What you are asked to do: After locating the line that contains "category: buffalo", transcribe exactly that line and each one after it until the data ends, skipping pictures.

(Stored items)
---*---

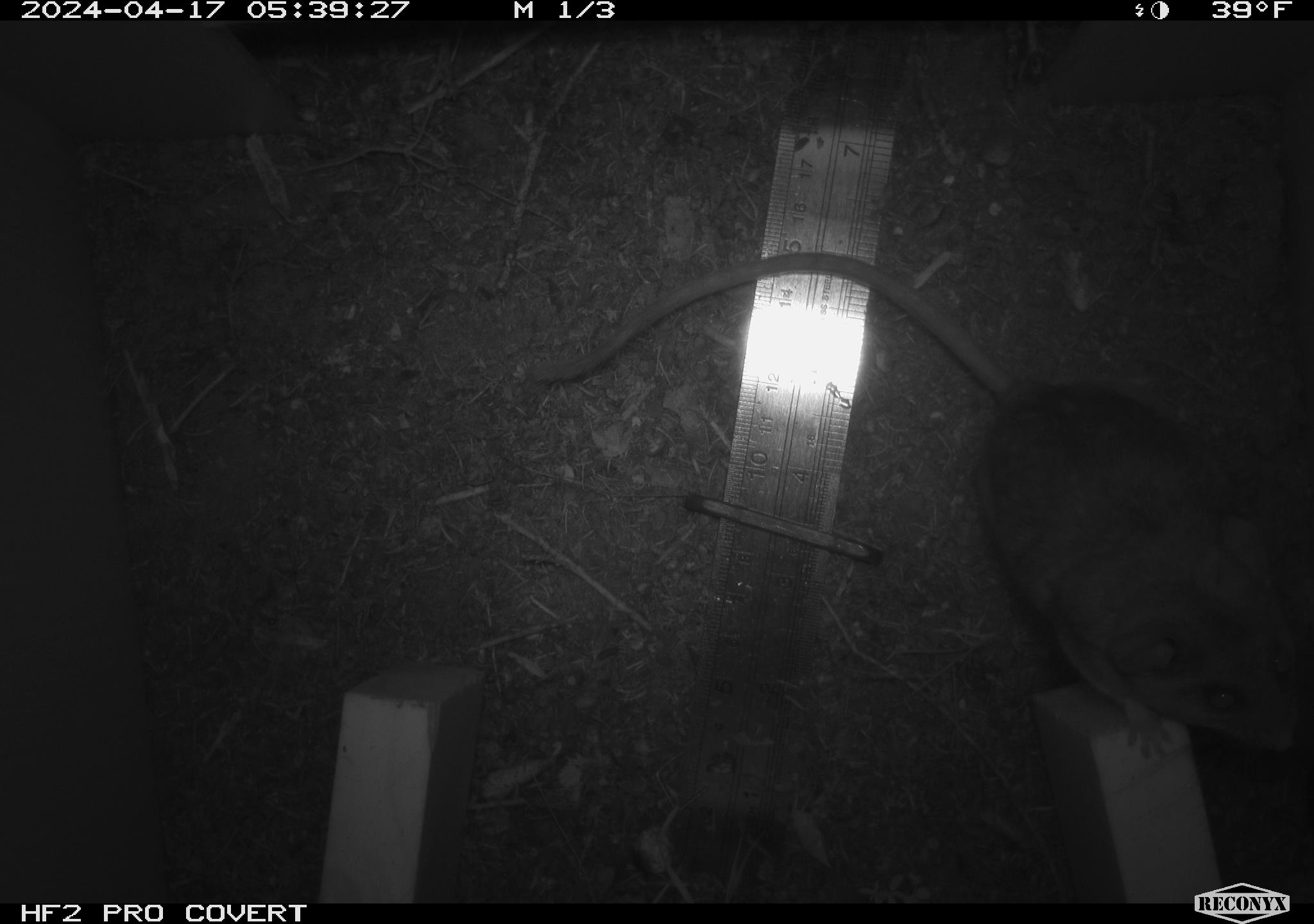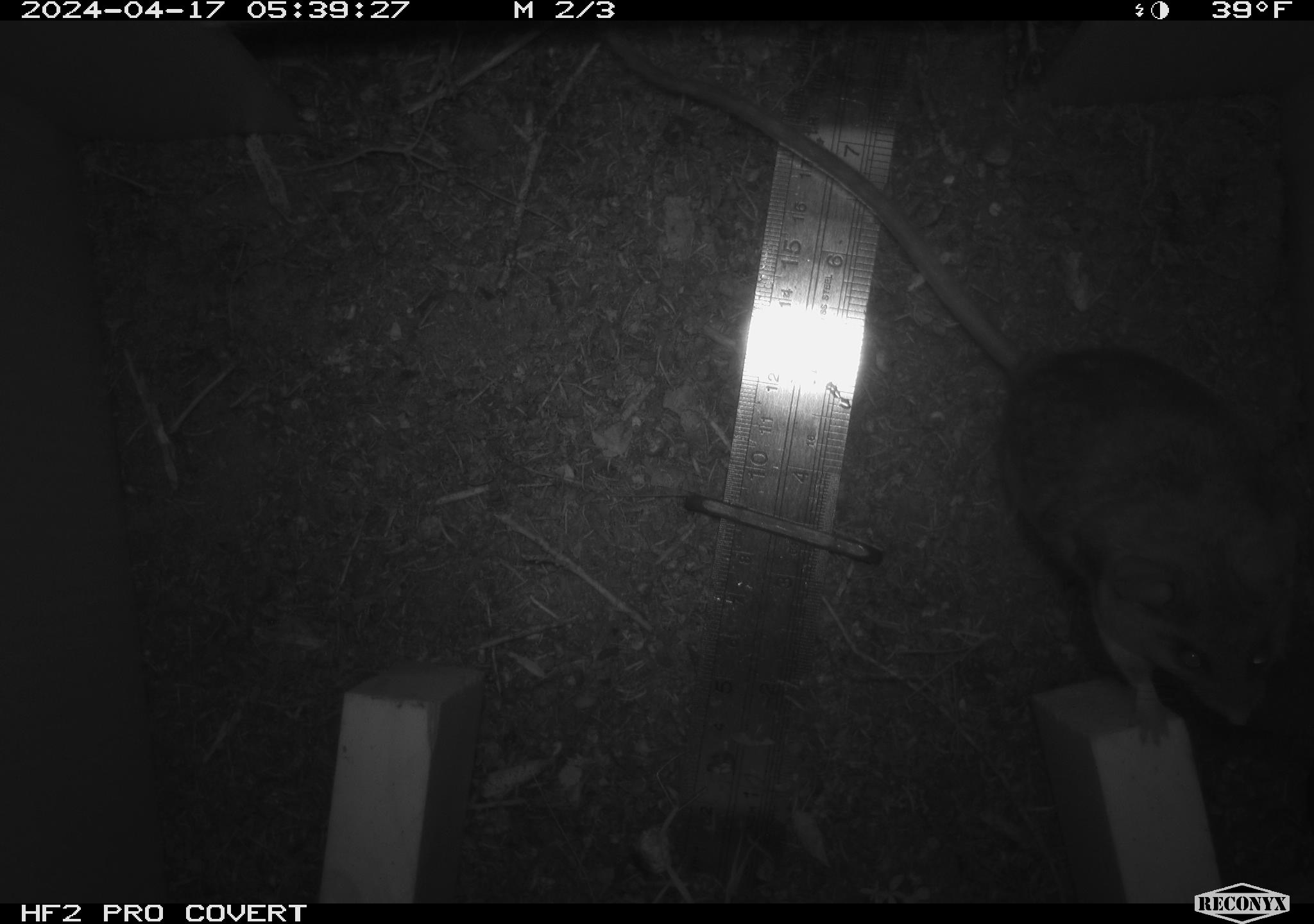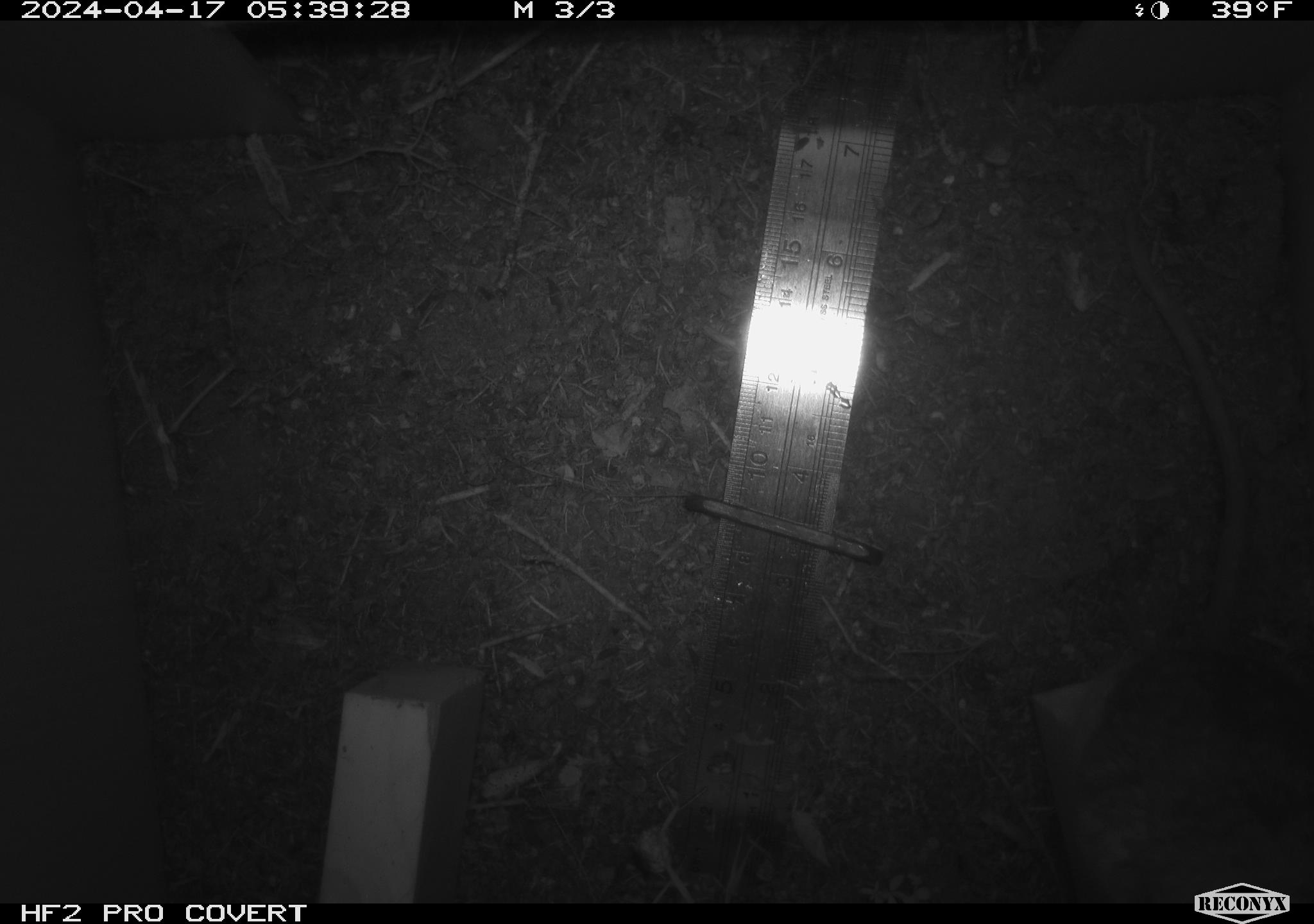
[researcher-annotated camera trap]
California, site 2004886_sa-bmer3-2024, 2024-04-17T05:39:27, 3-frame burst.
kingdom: Animalia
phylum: Chordata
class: Mammalia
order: Rodentia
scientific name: Rodentia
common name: woodrat or rat or mouse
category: woodrat or rat or mouse species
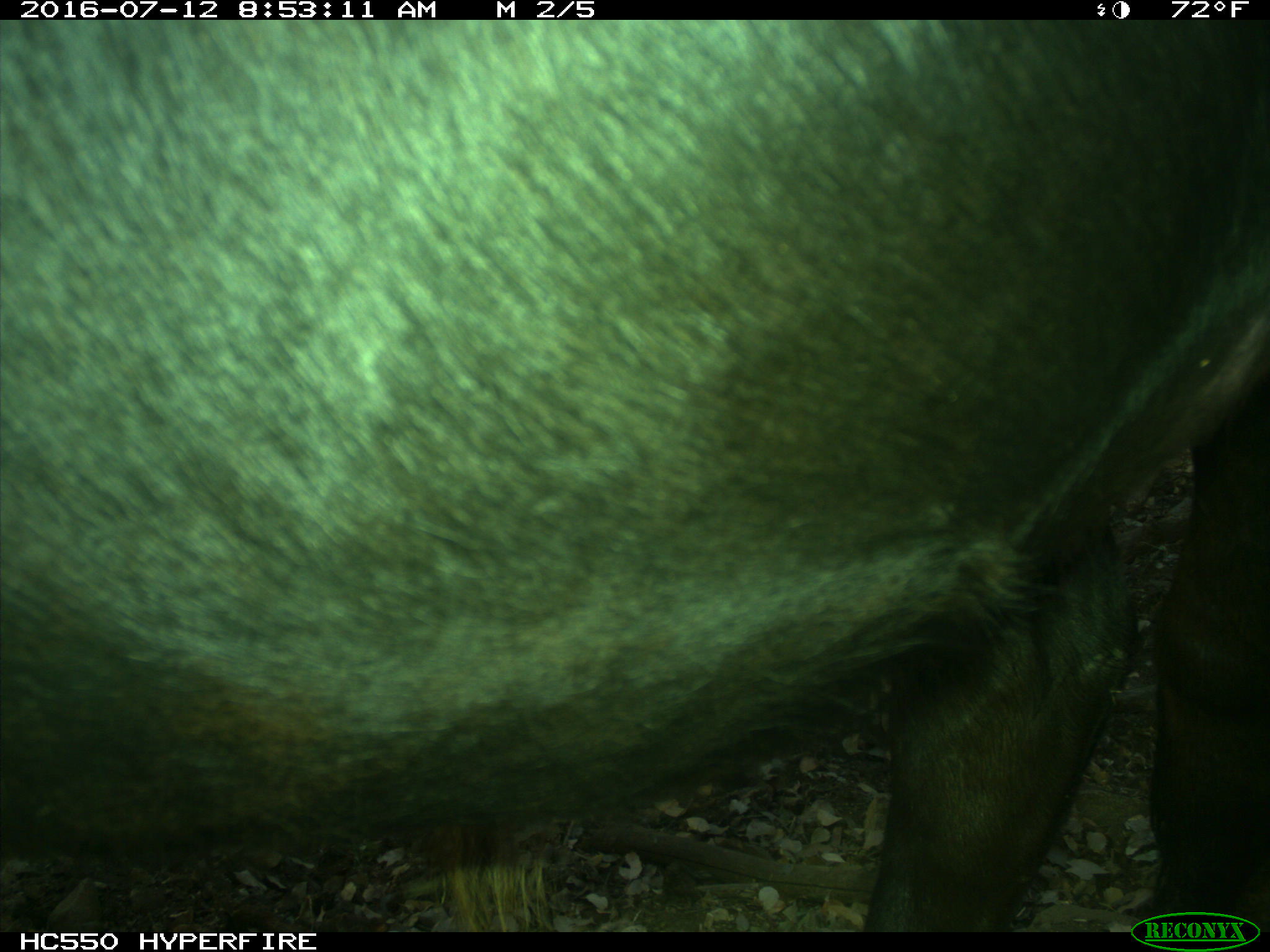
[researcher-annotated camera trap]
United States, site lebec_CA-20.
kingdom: Animalia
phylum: Chordata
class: Mammalia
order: Artiodactyla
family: Bovidae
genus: Bos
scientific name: Bos taurus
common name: domestic cow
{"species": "Bos taurus (domestic cow)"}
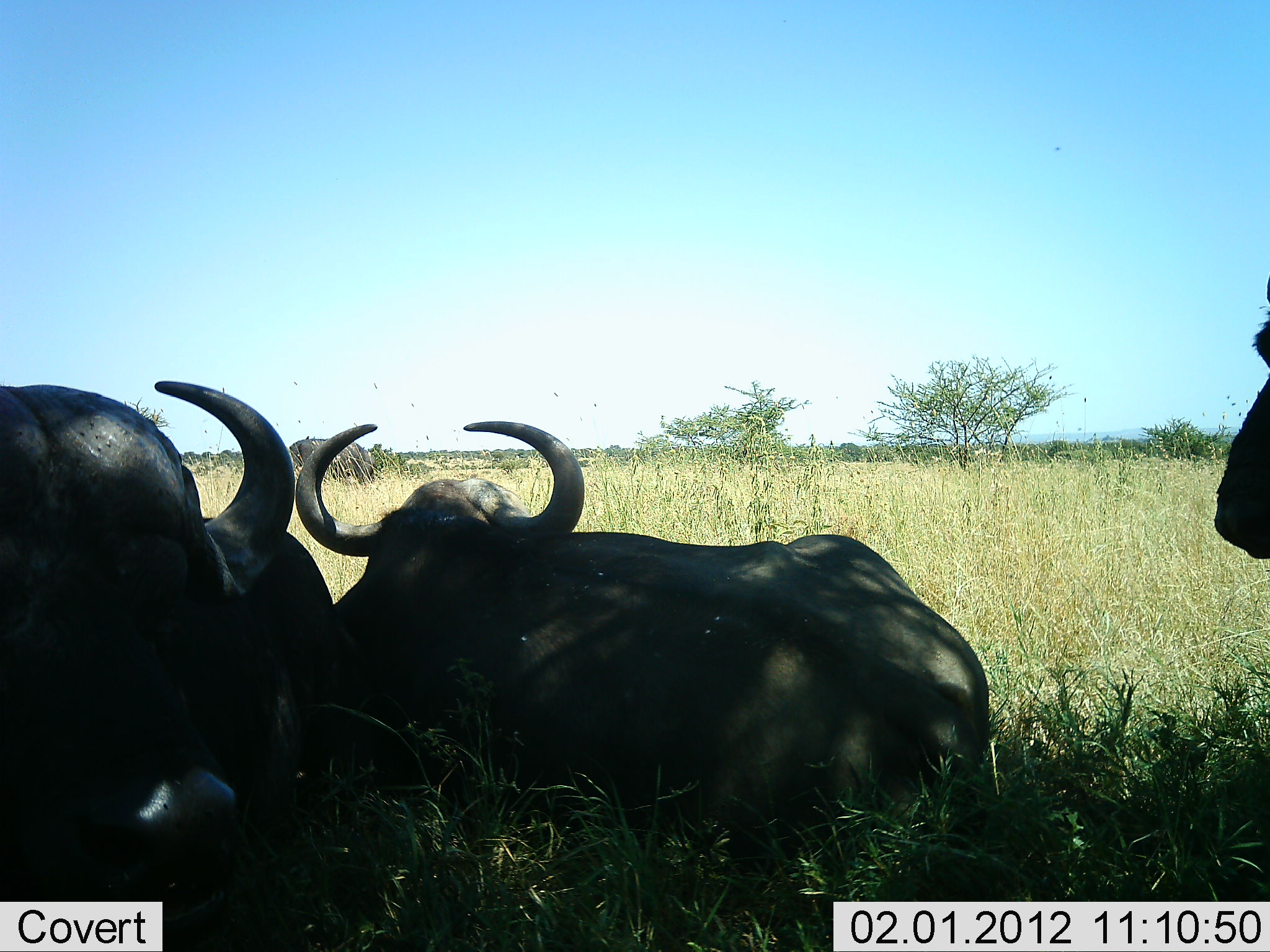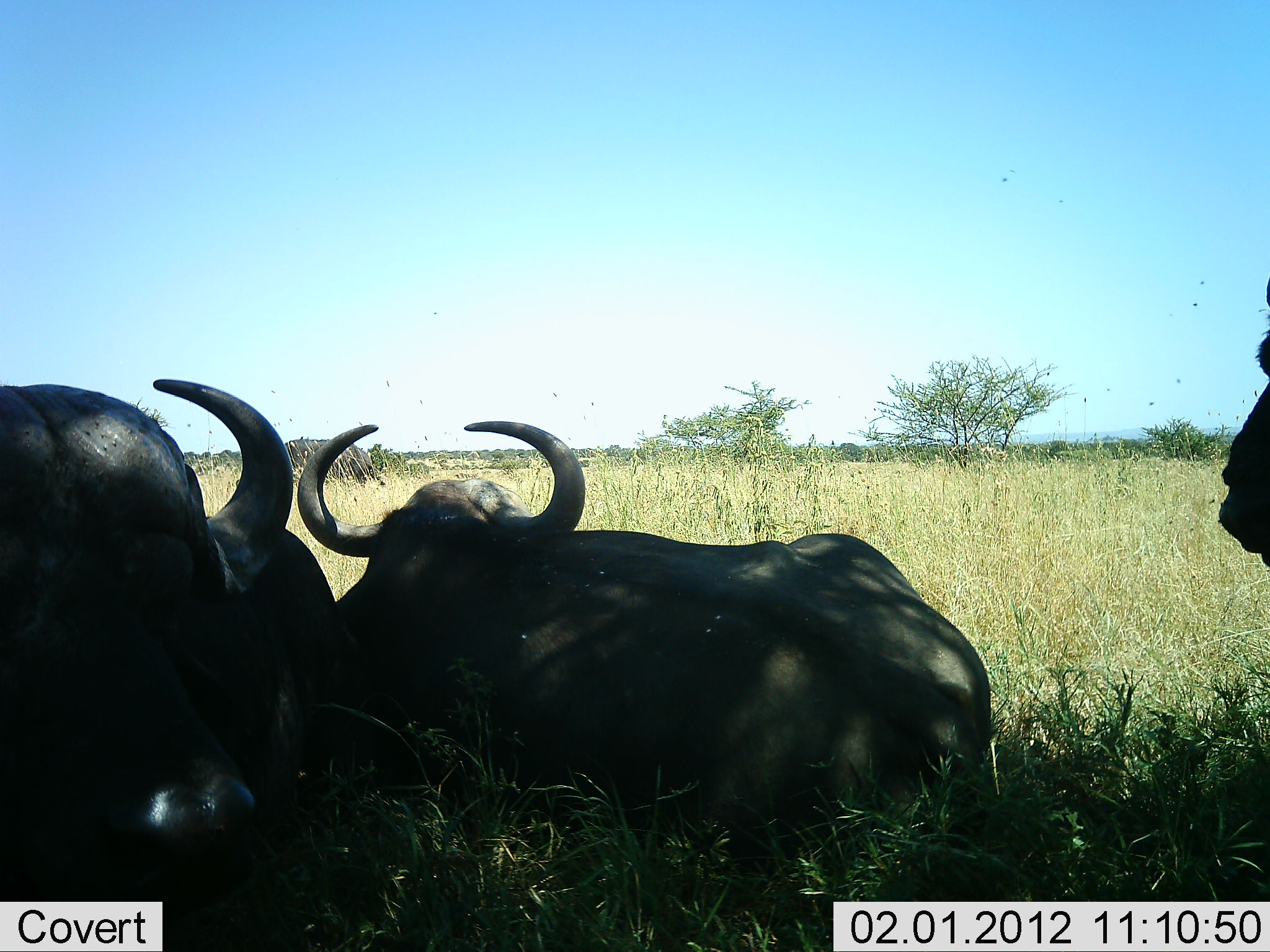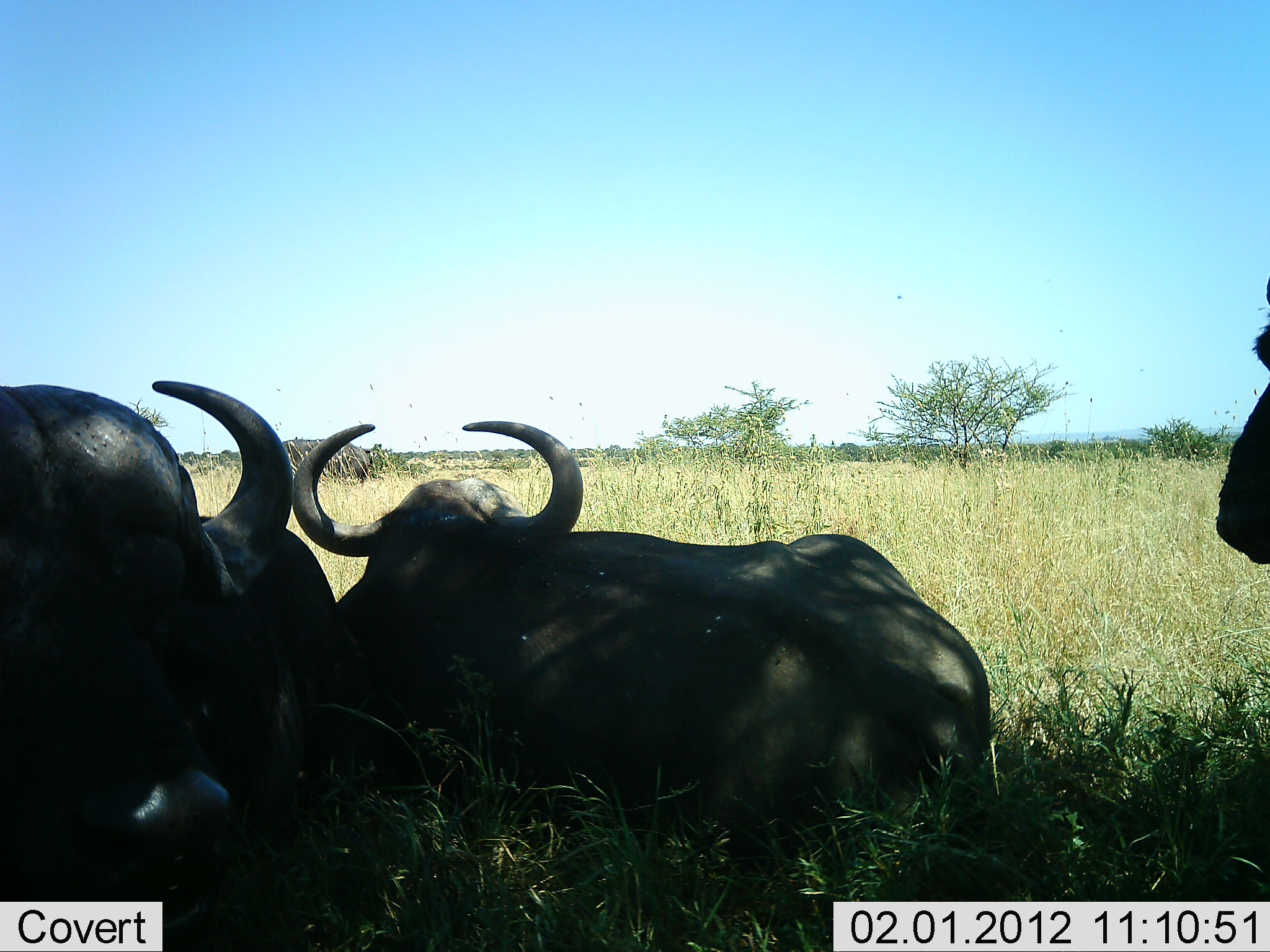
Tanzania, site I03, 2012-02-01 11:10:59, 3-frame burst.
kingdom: Animalia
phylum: Chordata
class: Mammalia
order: Artiodactyla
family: Bovidae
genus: Syncerus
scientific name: Syncerus caffer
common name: cape buffalo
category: buffalo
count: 3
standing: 41%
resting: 91%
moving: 0%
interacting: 0%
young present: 0%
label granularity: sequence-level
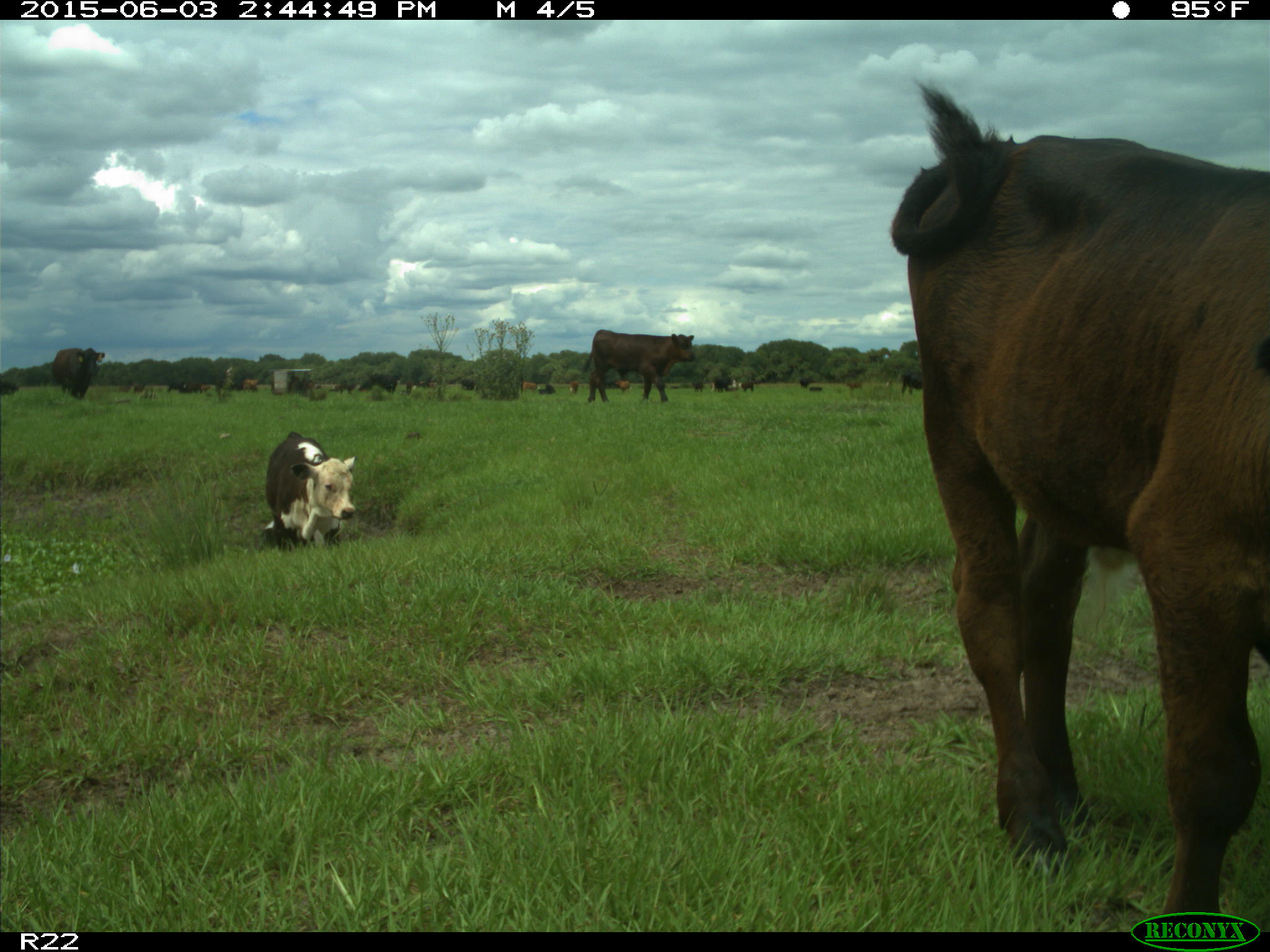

---*---

Worked solution:
category: buffalo
count: 3
standing: 41%
resting: 91%
moving: 0%
interacting: 0%
young present: 0%
label granularity: sequence-level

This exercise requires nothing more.